Setting a particular tuple output route is done in the punchlet. Just use the Nifi Operator like :
nifi().addOutputRoute("red").into(root);
If Group by route
is set to true, the tuple will be added to the FlowFile attached to this route.
If set to false, a new FlowFile will be created and sent to this route.
Examples¶
Let's take a simple example. As input, we have a multi-line FlowFile :
user=punch value=one
user=punch value=two
user=nifi value=three
value=four
The punchlet would look like :
{
kv().on([content]).into(root);
remove([content]);
if(![user].isEmpty()){
nifi().addOutputRoute([user]).into(root);
}
}
The properties to set would be :
Punchlets input mode : Inline Code
Punchlets : <Code above>
Possible routes : punch,nifi
The output tuples would look like :
{"user":"punch","value":"one"}
We would have 2 FlowFiles in "punch" route, 1 FlowFile in "nifi" route and 1 FlowFile in "default" route, with a single json tuple each.
Group outputs :
Let's say we prefer to have a single FlowFile in "punch" route. We just need to set Group by route : true
.
We would now have a 2 lines FlowFile in "punch" route, with two json tuples in it.
Work with attributes :
Let's say we want to use the filename.

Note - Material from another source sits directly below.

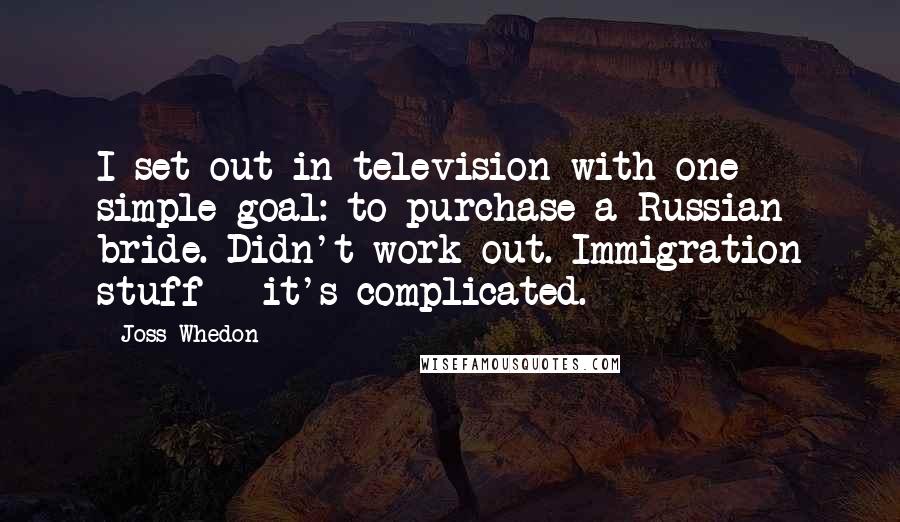 Joss Whedon Quotes: I set out in television with one simple goal: to purchase a Russian bride. Didn't work out. Immigration stuff - it's complicated.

We just need to set : With attributes : true
.
Filename can now be read in the punchlet using [attributes][filename]
.
Versioning¶
All PunchProcessors are not compatible with all Nifi versions :
- PunchProcessors of version 2.x only works with Nifi 1.11 or above.
- PunchProcessors of version 1.x works on older Nifi versions but doesn't provide auto-loading (Nifi's restart is required) or cross-versions of processors (Only one version of the processor per Nifi instance).